Finite element static and dynamic analysis of axially functionally graded nonuniform small-scale beams based on nonlocal strain gradient theory

In this article, a comprehensive study on mechanical behaviors of nonhomogenous nonuniform size-dependent beams is presented. Beam is modeled with axially functionally graded materials with different types of materials and functions for material variation. Also, the beam is assumed with nonuniform cross-section and scale effects are presented by having both strain gradient and nonlocal effects. Nonuniformity is modelled in several ways by having tapered, parabolic and higher-order cross-section variation in both thickness and width directions. By having these assumptions, a great majority of small-scale beams from uniform homogeneous beams to nonuniform axially functionally graded beams are modeled and formulated. For this general beam model, static deformation, stability, and free vibration response, which are the three most important mechanical behaviors of such structures, are investigated. Finite element method in conjunction with numerical integration, Gaussian quadrature method, and Wilson's Lagrangian multiplier are employed to solve different problems investigated in this study by combining different assumptions.

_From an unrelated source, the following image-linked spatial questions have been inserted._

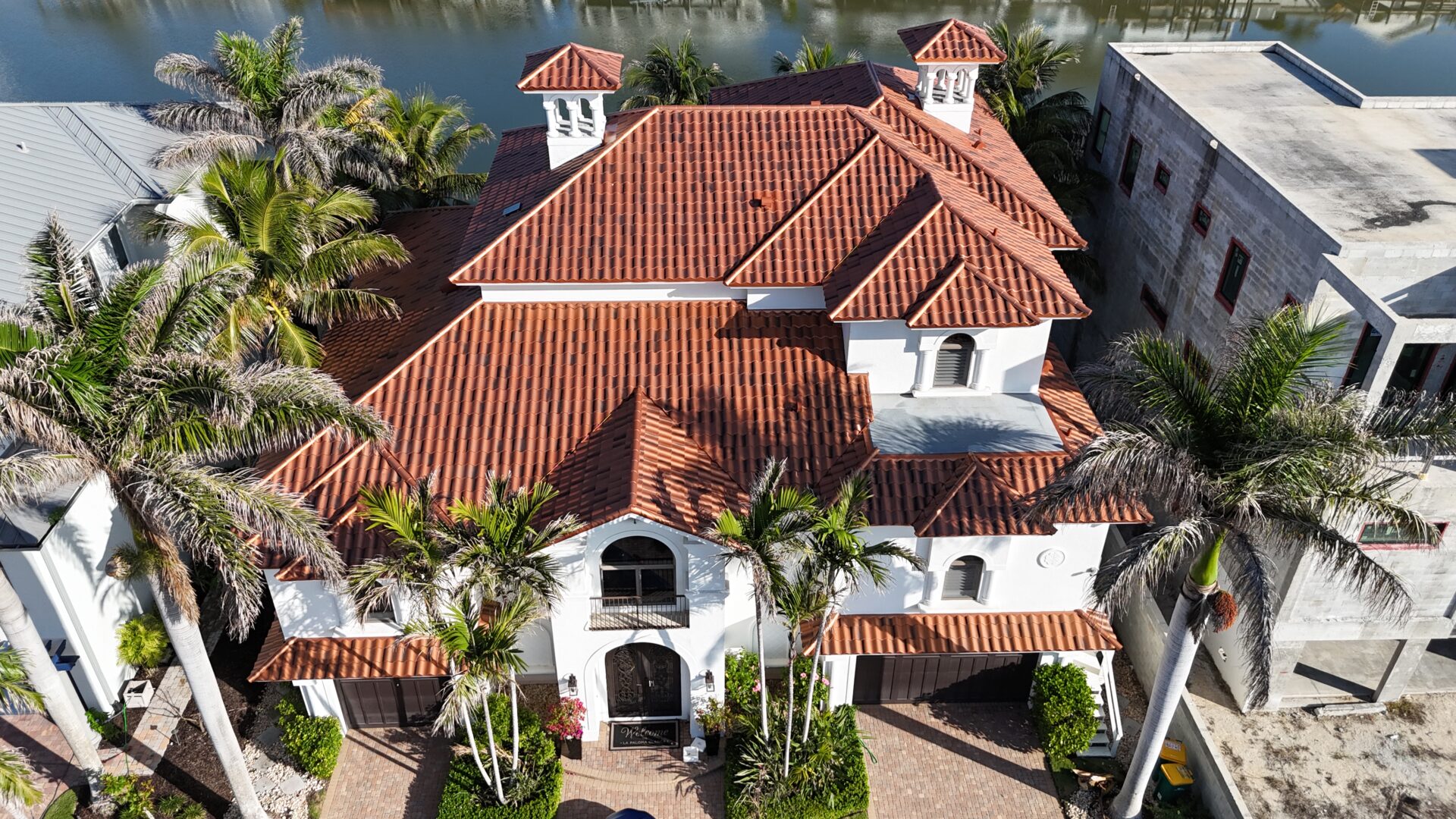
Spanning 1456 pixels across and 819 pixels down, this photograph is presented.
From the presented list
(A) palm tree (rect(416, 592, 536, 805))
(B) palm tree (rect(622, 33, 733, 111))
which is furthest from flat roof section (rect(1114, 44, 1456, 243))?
(A) palm tree (rect(416, 592, 536, 805))

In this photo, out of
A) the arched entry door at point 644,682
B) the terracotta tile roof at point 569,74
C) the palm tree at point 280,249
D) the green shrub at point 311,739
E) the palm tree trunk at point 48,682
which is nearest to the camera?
the palm tree trunk at point 48,682

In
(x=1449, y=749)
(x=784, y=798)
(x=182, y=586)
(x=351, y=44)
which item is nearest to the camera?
(x=182, y=586)

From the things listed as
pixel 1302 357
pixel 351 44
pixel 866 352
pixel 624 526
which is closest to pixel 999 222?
pixel 866 352

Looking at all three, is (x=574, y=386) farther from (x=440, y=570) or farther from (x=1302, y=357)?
(x=1302, y=357)

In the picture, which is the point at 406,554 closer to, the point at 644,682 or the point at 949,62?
the point at 644,682

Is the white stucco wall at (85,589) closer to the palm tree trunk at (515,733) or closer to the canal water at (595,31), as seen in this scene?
the palm tree trunk at (515,733)

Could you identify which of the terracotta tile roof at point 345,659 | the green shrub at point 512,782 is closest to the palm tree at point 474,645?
the terracotta tile roof at point 345,659

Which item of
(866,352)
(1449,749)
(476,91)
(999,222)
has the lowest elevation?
(1449,749)
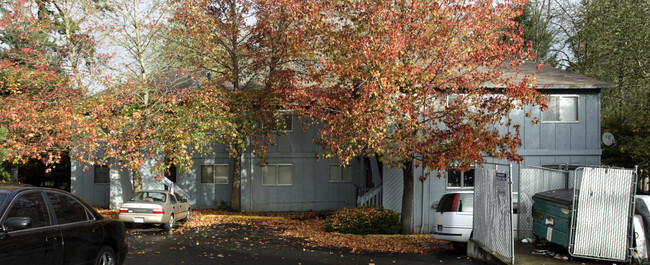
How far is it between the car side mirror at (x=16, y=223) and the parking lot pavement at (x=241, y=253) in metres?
5.44

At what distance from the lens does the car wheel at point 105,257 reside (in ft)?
24.4

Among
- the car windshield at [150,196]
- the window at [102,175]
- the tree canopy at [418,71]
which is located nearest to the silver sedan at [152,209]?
the car windshield at [150,196]

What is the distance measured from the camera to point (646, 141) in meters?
20.5

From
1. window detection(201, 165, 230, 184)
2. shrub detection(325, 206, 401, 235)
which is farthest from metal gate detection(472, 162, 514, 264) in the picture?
window detection(201, 165, 230, 184)

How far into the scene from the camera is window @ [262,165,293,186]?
25.0 meters

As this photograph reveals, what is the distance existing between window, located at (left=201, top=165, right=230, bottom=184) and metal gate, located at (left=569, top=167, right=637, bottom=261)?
59.9ft

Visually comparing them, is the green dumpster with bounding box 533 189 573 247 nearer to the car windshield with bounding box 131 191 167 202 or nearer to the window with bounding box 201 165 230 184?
the car windshield with bounding box 131 191 167 202

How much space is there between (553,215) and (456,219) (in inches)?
111

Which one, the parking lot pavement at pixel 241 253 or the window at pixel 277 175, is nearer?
the parking lot pavement at pixel 241 253

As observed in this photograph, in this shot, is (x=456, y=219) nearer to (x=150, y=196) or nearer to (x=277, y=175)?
(x=150, y=196)

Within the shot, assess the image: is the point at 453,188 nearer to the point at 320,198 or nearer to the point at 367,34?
the point at 367,34

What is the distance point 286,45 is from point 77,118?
8219 mm

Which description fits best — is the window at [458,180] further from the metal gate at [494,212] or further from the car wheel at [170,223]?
the car wheel at [170,223]

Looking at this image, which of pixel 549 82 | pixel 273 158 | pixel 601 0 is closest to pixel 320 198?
pixel 273 158
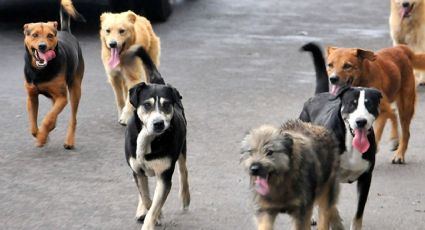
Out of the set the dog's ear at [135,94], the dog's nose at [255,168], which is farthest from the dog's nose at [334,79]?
the dog's nose at [255,168]

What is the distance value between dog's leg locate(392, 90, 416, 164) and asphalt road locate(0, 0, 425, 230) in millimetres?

In order to show the influence of different parameters on mechanical behavior of such structures, a parametric study is presented and the effects by varying material, cross-section, using different type of functions, etc. on bending, buckling, and free vibration response of size-dependent beams are illustrated. It is seen that by combining different cross-section and material variations through the length, mechanical behavior of nanobeams change significantly which could be a step-forward in optimize designing nanostructures.